Task set
A) Answer these questions from the comment thread below.
(i) What motorcycle model appears in the story one commenter tells?
(ii) What 2D elastic modulus does the first page of the paper report?
(iii) What material does the commenter who works with it say has higher specific strength than steel?
B) For each statement, say whether it agrees with the comment thread below, and quote the words that decide it.
(i) The hole in the commenter's abdomen was bleeding heavily.
(ii) The polymer is less than 1 nm thick.
(iii) One comment gives aluminium's modulus as 70 GPa.
C) Write the next part of the comment thread below about the polymer paper's strength claims, picking up after its last sentence.


            Drop back in for a visit sometime.

          2. @Mark Olsen: As it happens, the old FJ1100 features in that story, as while I was waiting to be seen in A&E to have the metallurgical sample removed I became concerned for the security of the bike, walked back to the university, took the bike home, then got a taxi back to A&E. (The hole in my abdomen was not bleeding particularly much, as it went into a rather fatty section…)

    1. From the first page of the paper:
      Further fabrication offers highly oriented, free-standing films which exhibit exceptional 2D elastic modulus and yield strength at 50.9 ± 15.0 GPa and 0.976 ± 0.113 GPa, respectively.

      But at the end of the day is a two-dimensional polymer that is less than 1 nm in thickness.

      1. 50 GPa is stretchier than aluminium (70 GPa) and 976 MPa is not “stronger than steel” let alone twice as strong. It’s about on par with certain varieties of tool steel, spring steel, or cold-rolled stainless steels.

        1. They are probably trying to say it has higher specific strength than steel, in other words, higher strength per unit weight. Or looked at a different way, lower density than steel.

          I work with cellulose nanocrystals, which have higher *specific* strength than steel. Unfortunately, everybody pitching for a research grant wants to use buzzwords like “sustainable” and “green” and “nano” without knowing a thing about cellulose, or even to make sure they understand the difference between “strength” and “specific strength”. And the university marketing departments write their press releases without bothering to understand the research. There’s also not a lot of fact checking with the “ignorant” country bumpkins who apply their training in physical chemistry, chemical and materials engineering to wood and other forest-based biopolymers.

Stored data
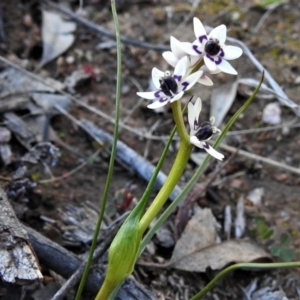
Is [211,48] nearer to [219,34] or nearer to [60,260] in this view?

Answers given
A)
(i) The FJ1100.
(ii) 50.9 ± 15.0 GPa.
(iii) Cellulose nanocrystals.

B)
(i) No: "The hole in my abdomen was not bleeding particularly much"
(ii) Yes: "a two-dimensional polymer that is less than 1 nm in thickness"
(iii) Yes: "50 GPa is stretchier than aluminium (70 GPa)"

C)
          Pet peeves. I have them…

  2. “According to an MIT press release the elastic modulus … bulletproof glass”

    In contrast to the exactly-as-stiff non-bulletproof glass that you would compare it to outside of a press release?

    1. If it is brittle and breaks sooner, it does a lot worse on the test.

      You need more precise values of “exactly,” especially before attempting a pedanticism.

      When your complaint is basically, “Those MIT people don’t use the technical words right,” you might want to carefully double-check each of your own words before embarrassing yourself.

  3. I’m guessing the materials for this are still derived from the petrochemical industry, so a shame this had to come relatively late, whilst we’re all beginning to cut down on polymer usage – hopefully more sustainable methods can be developed – one question – can the same thing be done with PLA or other plant-based materials, or is the chemistry incompatible?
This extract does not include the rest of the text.